======== EXERCISE PASSAGE ========

Tuesday, December 29, 2020

Although I didn't have the vocabulary to describe it then, as a child I felt that I was surrounded by chaos.  I was pathologically disorganized, myself, without established protocols for personal hygiene.  My room was always a mess.  Piles of things.  My own body, even, seemed beyond my control.  My skin, my hair, my stomach, frequent headaches.  

My family was loving, but you wouldn't say routinized.  Even though I deeply craved order, creating it seemed beyond me and that caused me so much anxiety.  I've spent a lot of time thinking about this in light of having worked with autistic children for so long.  I realize now, that, as a result of feeling so at sea, I did what I have seen many of my students do, developed the same coping mechanisms.

======== GIVEN INFORMATION ========

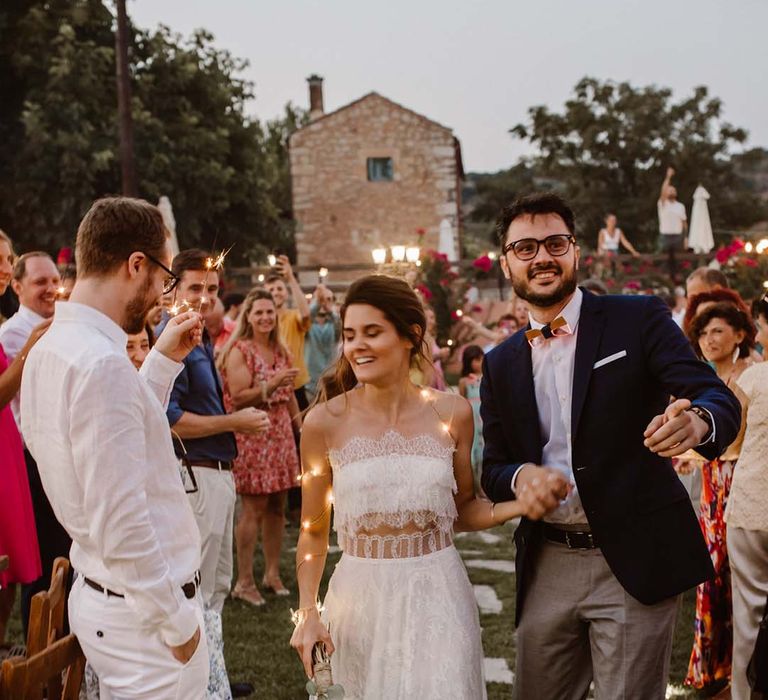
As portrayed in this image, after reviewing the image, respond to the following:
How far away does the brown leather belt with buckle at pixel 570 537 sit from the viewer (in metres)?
2.83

========

Write out the passage on childhood disorganization word for word, beginning at the words "My family was" and ending after "same coping mechanisms.".

▶ _TASK RESULT_:
My family was loving, but you wouldn't say routinized.  Even though I deeply craved order, creating it seemed beyond me and that caused me so much anxiety.  I've spent a lot of time thinking about this in light of having worked with autistic children for so long.  I realize now, that, as a result of feeling so at sea, I did what I have seen many of my students do, developed the same coping mechanisms.